| Text segment |
— start —

LTA refutes online allegations that OBU does not meet international standards, says rigorous testing was done

LTA refutes online allegations claiming OBU failed to comply with international standards

On Tuesday (14 May), the Land Transport Authority (LTA) issued a press release refuting online allegations of the On-Board Unit (OBU) failing to comply with international standards.

The authority clarified that the unit meets the relevant global benchmarks for electronic devices.

In addition, it had gone through rigorous testing to ensure that when installed properly, it operated safely and reliably in Singapore’s weather conditions.

LTA refutes online allegations about OBU

Last Wednesday (8 May), Minister for Transport Chee Hong Tat referred to the rigorous testing of the OBU in a parliamentary reply to Mr Louis Chua’s supplementary question.

Source: Land Transport Authority – We Keep Your World Moving on Facebook

Mr Chua had asked if the OBU met the Automotive Electronics Council Q100 (AEC-Q100) requirements for reliable operations in Singapore’s climate.

LTA pointed out, however, that this was not the correct standard for assessing electronic devices like the OBU.

The AEC-Q100 standard applies to packaged integrated circuits in vehicles. This includes the chips within in-car entertainment systems.

In addition, it focuses on the quality of individual components. As such, the standard does not apply to devices which contain many components put together.

OBU passes tests on temperature and humidity

LTA then clarified that the relevant standards for the OBU to be measured against are the International Electrotechnical Commission’s IEC-60068 and IEC-60529.

These two standards are frequently used to test the operational reliability of electronic or electrical devices.

Source: AutoApp 

To achieve qualification for these standards, the OBU passed a wide variety of tests, which included temperature and humidity.

— end —

| Given instruction 1 |
In the OBU article, which two International Electrotechnical Commission standards does LTA name as the relevant ones for measuring the OBU?

| Raw records |
— start —

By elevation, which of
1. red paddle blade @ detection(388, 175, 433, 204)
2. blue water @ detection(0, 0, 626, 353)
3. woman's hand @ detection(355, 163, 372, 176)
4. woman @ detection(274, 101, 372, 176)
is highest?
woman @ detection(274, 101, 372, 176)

— end —

| Given instruction 2 |
Reproduce every line of the records above, requests included, and add 17 to each bounding-box coordinate in the answers.

| Correct output 1 |
IEC-60068 and IEC-60529.

| Correct output 2 |
By elevation, which of
1. red paddle blade @ detection(388, 175, 433, 204)
2. blue water @ detection(0, 0, 626, 353)
3. woman's hand @ detection(355, 163, 372, 176)
4. woman @ detection(274, 101, 372, 176)
is highest?
woman @ detection(291, 118, 389, 193)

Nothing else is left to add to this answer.